Gray, 55, is charged with 29 felonies, including second-degree murder, involuntary manslaughter and cruelty to children. Authorities allege his teenage son, Colt Gray, carried out the Sept. 4, 2024 attack using an AR-15-style rifle his father had given him months earlier as a Christmas gift. Two teachers and two students were killed. Nine others were injured.

The case is being closely watched nationwide because it seeks to hold a parent criminally responsible in connection with a school shooting committed by a child. In Michigan, the only other parents to face trial under similar circumstances were convicted of involuntary manslaughter and sentenced to prison terms of at least a decade.

Over nearly two weeks of testimony in Barrow County Superior Court, jurors have heard sharply conflicting accounts about what warning signs existed and how seriously they were treated.

The panel — brought in daily from Hall County to avoid local influence — listened to emotional testimony from Colt Gray’s mother and sister.
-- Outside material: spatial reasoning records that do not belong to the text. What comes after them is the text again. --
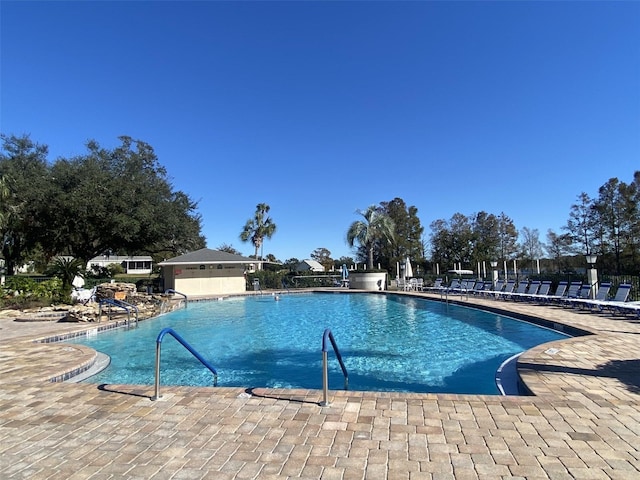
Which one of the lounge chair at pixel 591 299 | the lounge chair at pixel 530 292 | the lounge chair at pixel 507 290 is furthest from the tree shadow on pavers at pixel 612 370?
the lounge chair at pixel 507 290

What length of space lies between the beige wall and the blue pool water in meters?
9.48

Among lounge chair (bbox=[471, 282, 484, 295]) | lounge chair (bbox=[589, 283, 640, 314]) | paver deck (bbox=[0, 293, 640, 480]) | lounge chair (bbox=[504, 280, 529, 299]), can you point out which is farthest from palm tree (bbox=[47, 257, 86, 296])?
lounge chair (bbox=[589, 283, 640, 314])

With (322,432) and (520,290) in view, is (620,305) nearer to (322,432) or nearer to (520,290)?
(520,290)

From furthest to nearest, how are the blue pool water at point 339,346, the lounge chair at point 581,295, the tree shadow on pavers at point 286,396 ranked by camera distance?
the lounge chair at point 581,295 < the blue pool water at point 339,346 < the tree shadow on pavers at point 286,396

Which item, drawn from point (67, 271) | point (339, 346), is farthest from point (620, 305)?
point (67, 271)

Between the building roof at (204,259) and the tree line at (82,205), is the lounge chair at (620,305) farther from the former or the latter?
the tree line at (82,205)

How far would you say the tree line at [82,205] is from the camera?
20641mm

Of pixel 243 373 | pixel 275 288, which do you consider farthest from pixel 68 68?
pixel 275 288

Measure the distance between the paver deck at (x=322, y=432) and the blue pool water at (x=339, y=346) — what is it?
5.89 ft

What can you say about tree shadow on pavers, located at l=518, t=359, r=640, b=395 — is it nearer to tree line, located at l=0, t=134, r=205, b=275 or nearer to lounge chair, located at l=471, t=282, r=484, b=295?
lounge chair, located at l=471, t=282, r=484, b=295

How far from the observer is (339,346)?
30.6 ft

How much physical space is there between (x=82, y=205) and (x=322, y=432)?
21937 mm

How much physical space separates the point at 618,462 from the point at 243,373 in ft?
19.1

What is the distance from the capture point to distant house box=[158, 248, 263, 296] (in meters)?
24.6
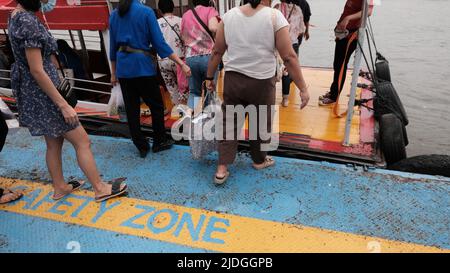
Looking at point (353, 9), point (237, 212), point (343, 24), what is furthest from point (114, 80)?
point (353, 9)

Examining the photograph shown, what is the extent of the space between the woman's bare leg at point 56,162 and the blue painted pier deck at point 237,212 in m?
0.11

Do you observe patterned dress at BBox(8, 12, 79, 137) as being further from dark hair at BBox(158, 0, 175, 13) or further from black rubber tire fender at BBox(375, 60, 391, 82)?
black rubber tire fender at BBox(375, 60, 391, 82)

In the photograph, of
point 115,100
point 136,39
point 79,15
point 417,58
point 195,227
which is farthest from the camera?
point 417,58

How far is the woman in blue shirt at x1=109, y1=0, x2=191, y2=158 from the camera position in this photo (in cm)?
283

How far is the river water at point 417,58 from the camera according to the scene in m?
6.60

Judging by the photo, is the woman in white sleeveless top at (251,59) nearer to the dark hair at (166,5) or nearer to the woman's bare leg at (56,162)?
the dark hair at (166,5)

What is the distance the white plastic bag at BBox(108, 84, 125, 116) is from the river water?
5.16m

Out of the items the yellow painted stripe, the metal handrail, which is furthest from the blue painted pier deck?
the metal handrail

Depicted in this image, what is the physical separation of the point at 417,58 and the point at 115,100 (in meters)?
11.4

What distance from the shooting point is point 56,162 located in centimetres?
264

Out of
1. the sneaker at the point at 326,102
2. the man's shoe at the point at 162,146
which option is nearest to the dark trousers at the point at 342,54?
the sneaker at the point at 326,102

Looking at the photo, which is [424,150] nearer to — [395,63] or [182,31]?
[182,31]

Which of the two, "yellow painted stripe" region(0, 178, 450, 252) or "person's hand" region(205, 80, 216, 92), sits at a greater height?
"person's hand" region(205, 80, 216, 92)

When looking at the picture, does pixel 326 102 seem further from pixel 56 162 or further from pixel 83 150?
pixel 56 162
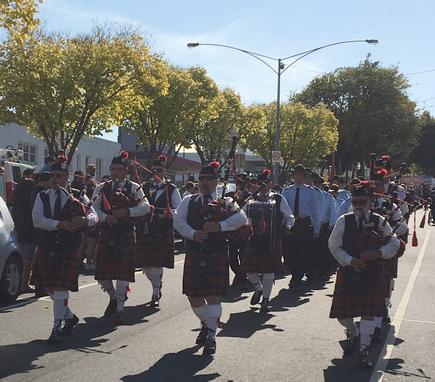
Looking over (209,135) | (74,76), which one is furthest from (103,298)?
(209,135)

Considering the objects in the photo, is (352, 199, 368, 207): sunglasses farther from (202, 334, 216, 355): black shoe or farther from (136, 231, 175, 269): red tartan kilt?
(136, 231, 175, 269): red tartan kilt

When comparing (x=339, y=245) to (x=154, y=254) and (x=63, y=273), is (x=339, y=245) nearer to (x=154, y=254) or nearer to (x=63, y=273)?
(x=63, y=273)

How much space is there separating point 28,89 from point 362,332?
1609 centimetres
Marcee Gray told jurors she urged her estranged husband to remove firearms from their son’s access as the teen struggled with anger and violent ideation. The sister testified her father was aware of her brother’s fascination with past school shooters but allowed a rifle to remain in his bedroom.
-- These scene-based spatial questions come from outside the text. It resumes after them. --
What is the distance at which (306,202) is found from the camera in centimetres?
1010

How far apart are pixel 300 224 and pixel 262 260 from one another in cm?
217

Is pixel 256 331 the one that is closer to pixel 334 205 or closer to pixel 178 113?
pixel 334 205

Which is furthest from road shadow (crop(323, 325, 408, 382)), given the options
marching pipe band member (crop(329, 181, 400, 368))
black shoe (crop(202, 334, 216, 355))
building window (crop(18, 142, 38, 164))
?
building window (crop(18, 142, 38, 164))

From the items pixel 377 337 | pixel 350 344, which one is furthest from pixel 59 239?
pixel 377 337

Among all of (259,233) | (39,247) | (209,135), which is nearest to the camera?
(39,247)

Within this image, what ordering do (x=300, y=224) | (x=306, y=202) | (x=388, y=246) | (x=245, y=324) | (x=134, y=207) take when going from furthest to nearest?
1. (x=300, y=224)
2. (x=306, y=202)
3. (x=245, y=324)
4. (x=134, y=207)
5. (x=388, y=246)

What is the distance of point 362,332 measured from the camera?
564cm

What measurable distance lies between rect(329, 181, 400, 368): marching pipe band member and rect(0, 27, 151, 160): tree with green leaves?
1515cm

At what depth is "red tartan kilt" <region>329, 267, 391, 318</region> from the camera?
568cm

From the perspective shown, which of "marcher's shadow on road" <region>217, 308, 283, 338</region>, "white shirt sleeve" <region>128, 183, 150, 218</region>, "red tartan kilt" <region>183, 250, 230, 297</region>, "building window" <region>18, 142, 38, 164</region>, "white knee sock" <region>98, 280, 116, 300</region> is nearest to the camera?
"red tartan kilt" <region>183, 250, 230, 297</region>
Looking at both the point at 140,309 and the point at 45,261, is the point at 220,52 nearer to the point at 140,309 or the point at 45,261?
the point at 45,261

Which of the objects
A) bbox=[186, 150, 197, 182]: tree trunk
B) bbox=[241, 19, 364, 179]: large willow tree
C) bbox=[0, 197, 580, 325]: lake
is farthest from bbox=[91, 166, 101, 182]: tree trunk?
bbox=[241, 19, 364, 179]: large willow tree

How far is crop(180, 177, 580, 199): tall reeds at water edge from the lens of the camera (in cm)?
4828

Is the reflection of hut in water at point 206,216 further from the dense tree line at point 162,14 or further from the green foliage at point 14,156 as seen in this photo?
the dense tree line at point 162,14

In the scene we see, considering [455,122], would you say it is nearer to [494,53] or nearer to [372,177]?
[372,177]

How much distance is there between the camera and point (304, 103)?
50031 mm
Colin Gray took the stand in his own defense, describing himself as a father trying to hold his family together while navigating marital breakdown and his son’s behavioral challenges. He said he bonded with Colt through hunting and target practice and maintained strict household rules requiring firearms to remain unloaded.

“He had a healthy respect for weapons,” Gray testified.
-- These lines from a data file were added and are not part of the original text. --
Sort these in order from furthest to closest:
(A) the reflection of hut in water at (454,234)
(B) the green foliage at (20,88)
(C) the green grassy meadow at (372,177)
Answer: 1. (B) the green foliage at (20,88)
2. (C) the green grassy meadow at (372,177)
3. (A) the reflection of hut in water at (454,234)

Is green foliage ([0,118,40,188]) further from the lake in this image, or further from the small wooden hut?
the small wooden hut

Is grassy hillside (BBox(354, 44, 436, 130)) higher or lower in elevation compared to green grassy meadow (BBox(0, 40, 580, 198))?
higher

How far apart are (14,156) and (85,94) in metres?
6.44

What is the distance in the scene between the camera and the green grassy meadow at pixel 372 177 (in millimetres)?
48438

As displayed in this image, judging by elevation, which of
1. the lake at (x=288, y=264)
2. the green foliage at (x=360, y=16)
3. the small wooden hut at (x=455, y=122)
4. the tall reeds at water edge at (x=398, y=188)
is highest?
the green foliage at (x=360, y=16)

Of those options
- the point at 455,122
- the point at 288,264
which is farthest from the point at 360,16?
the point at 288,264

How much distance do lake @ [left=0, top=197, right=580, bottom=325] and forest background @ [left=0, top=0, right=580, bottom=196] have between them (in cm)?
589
During cross-examination, Barrow County District Attorney Brad Smith confronted Gray with school discipline records, prior threats reported to law enforcement and the father’s own online searches seeking help for a “troubled teen.” Smith pressed him about whether a child described as volatile and anxious should have access to a semiautomatic rifle.

Prosecutors also presented surveillance footage from inside the school, financial records documenting the rifle purchase and evidence they described as a paper trail of ammunition and tactical accessories. Some of those items were recovered after the shooting.

Before closing arguments begin, Judge Nicholas Primm is expected to hold a charge conference Monday morning outside the presence of the jury. During that proceeding, attorneys will debate how the law should be explained to jurors for each of the 29 counts.

Once that process is complete, both sides will have 90 minutes to deliver their final arguments. Unlike opening statements, closing arguments allow attorneys to argue how the evidence should be interpreted and why it supports their position.

After closings conclude, the judge will read the finalized jury instructions. Jurors will then begin deliberations with no set time limit. Any verdict must be unanimous.

If convicted on all counts, Gray faces a potential sentence that could amount to decades in prison.